新型コロナ感染拡大に伴い、平時とは異なる状況に晒され、異例の出来事が頻発した2020年。この1年間の主なパチンコ業界ニュースの中から、編集部が独自にランキングした。
目次
第10位 同友会とPCSAが合併、MIRAIへ
ホール団体の日本遊技産業経営者同友会とパチンコ・チェーンストア協会が合併し、10月19日に新団体『MIRAIぱちんこ産業連盟』として始動した。ホール企業が正会員となり、発足時点の正会員は68社(計1067店舗)。今後の活動は主に政策提言などを行っていく方針。
これで、ホール関連団体は全日遊連、日遊協、MIRAI、余暇進の4団体となった。
第9位 新たな型式試験機関GLIJapan始動
2018年8月に、国家公安員会から遊技機試験及び型式試験の指定試験機関として指定を受けていた、一般社団法人GLI Japan(イアン・ヒューズ代表理事)が、試験申請予約ならび型式試験を開始した。

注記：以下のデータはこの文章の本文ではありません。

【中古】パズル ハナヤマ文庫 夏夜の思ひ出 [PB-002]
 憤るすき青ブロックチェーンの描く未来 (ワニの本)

12月1日までのパチンコの受理件数は11件、結果書交付6機種、適合5機種、不適合1機種、みなし不適合0機種となっている。また、試験中の機種は5機種となっている。
遊技機の型式試験を巡っては、その適合率の低迷や、型式試験申請枠数の不足などが指摘されてきた。当面の間はパチンコのみの試験実施となっているが、ゆくゆくはパチスロの試験も解禁されるはずだ。試験機関が1つ増えることで1機種でも多くの新規則機が適合することに期待したい。
第8位 Aタイプの命運握るジャグラーが登場!
年明け早々の1月7日、北電子が都内ホテルでジャグラーシリーズ初の6号機『アイムジャグラーEX』のプレス発表会を開催。大きな話題を呼んだ。
肝心のスペック面は、5号機の『アイムジャグラーEX』と比べ、ボーナス合成確率1/168.5~1/127.5、出玉率97.0%~105.5%と全ての設定で遊びやすくなっている点が特長。獲得枚数も平均252枚(BB)、約96枚(RB)と、6号機の枠組みの中ではギリギリを攻めた。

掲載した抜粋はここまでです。